かと言ってやってる最中に出て行くほど俺にそんな度胸はないし、他人のことに口を出すほど野暮でもない。

そのまま通り過ぎようと再び一歩を踏み出そうとして…出来なかった。



「あぁ…あっ、…じかたさ…、土方さんっ!」



一瞬で、何もわからなくなった。

秋らしい虫の鳴き声も、灯りを作るために木を燃やす火の音も、部屋から聴こえる密かな息遣いも。

俺はここにいて、自慢じゃないが今はそういう相手もいない。
その筈が、しかし中の人間は確かに俺の名を口にした。

飛び込もうかと思った。

俺の名を勝手に使うな…そう言って、誰がそんな馬鹿をやっているのか、その顔を拝んでやろうと。

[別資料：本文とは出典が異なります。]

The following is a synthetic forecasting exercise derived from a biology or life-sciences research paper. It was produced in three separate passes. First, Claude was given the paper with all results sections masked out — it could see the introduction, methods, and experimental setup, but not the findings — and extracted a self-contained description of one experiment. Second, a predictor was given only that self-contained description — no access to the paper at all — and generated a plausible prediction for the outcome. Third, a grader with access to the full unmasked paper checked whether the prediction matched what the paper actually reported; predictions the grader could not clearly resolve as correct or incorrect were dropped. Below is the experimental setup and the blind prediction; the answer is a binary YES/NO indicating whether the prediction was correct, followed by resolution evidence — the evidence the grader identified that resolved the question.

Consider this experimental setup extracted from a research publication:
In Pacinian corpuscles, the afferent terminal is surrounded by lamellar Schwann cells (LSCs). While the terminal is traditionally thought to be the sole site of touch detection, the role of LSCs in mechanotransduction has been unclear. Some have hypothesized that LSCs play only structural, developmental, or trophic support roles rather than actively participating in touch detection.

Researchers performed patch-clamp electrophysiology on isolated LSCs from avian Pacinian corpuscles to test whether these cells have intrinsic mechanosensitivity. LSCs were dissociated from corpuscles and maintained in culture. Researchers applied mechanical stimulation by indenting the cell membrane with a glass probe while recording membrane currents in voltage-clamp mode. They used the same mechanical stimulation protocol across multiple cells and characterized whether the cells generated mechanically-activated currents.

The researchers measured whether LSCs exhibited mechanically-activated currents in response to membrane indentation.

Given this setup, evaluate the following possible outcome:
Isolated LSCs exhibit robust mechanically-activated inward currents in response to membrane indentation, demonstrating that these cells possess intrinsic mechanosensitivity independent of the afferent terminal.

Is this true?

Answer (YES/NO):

だが、昼に総司や斎藤と話した時に感じた例の危機感を再び感じ、身を潜めて中の様子を窺うことにした。

犯人だけは突き止めたい。

そのことだけが、生まれる危機感を凌駕した。

息を潜めて身を隠す。
暫くそうしていると、行為が終わったのか小さく会話が聞こえてきた。

「……俺は、もう駄目だ。やはり、隠していくのは…」
「じゃあ言うの?あなたが好きで、あなたに抱かれたくて、こんなことしてましたって。あの人、意外と潔癖だよ?嫌われて避けられて、君は耐えられる?」
「そ、れは…」
「感づいてはいるけど、まだ気づいてはない。まだ大丈夫だよ」

息を詰める。

それは、総司と斎藤の声。

一瞬にして、全てが繋がった。

二人の態度と今のやり取り。
二人が隠していたのは、このことだったのかと理解する。
だが、頭は理解しても心は違う。

それまで信じていたものが、足元から崩れていく…そんな錯覚に眩暈がして、急いで自室に戻った。





その日から、俺は徹底的に二人を避けた。

どう顔を合わせればいいのかわからないというのもあるが、会えば言ってしまう気がしたからだ。

何故、俺の名を呼んだのか、と。

まだ、これ以上のことは知りたくない。
それが本音。

だから、落ち着くまでは避けようと決めた。

代わりに訪れた不眠は、二人と相対する勇気が出るその日まで甘んじて受けよう。

それが、今の俺に出来る精一杯だった。